Dec 15, 2010 06:12
Four in the morning-as I write the words. After dragging my procrastinating clay feet through the muck of revisions, I have tossed myself into bed. Atop a mound of sundry novels and my own drafts, which caps my microwave like a stout and foolish hat, is a mug of gut-puckering instant coffee. The tablespoon sticks out at an acute angle from its ceramic lip, and the handle curls in a perfect C. Heavily patterned baroque music winds in the background, and I have long been attacking my poems for this final portfolio.
Unlike prose, poetry is like making a doll. A small, independent miniature. Poems are just as living, if not more vivacious, than prose, but poems fit in spaces narratives are too wide to. Thus, I feel dreadful that some poems take two whole pages to get to their aesthetic punchlines. I am neither Eliot nor Homer, these trains of conjunctions and scenes are better busted up, individually tinkered with. That is, I really ought to tear down this statue of an impossible Moloch and make lesser gods from the debris.
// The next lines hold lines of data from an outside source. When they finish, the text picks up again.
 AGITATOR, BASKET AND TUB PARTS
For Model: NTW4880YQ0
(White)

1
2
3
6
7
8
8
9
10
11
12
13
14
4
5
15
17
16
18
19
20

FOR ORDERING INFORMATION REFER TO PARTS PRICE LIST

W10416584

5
Poetry should "delight and instruct." Which English nobleman said that? Or was it one of the Romantics?
"A hot neutrality begs me to believe/I have nothing to say," not a perfect line, but it the enjambment is nice...
Now and again I bring the mug to my lips, taking in pygmy rivulets of java. Then I place the cup on its perch once more. Next I peck at the keys, peck at my poems, peck at my essays, peck at my paragraphs.
I sip, and I peck. I sip, and I peck.
And all this from within the confines of my bed, now sheathed in sheets of paper like scales of white armor. This reclined position recalls so many mornings spent hurrying assignments into words. I would like to believe that I carry my essays in my head whole. I am flattered to admit that I perhaps do most of my thinking on paper, by the skin of my pen, as if it were. Or more accurately, by the skin of my fingers.
Soon, this moment will be through. This moment, I am aware is built of other moments, some which will overlap with the moments following. Albeit, a whole other chapter is promised in by the silence of the academic calendar. For a month a variety of liberty will be permitted.
This poetry class has reawakened something.
This semester has undone something else.
This poetry class has undone something.
This semester has reawakened something else.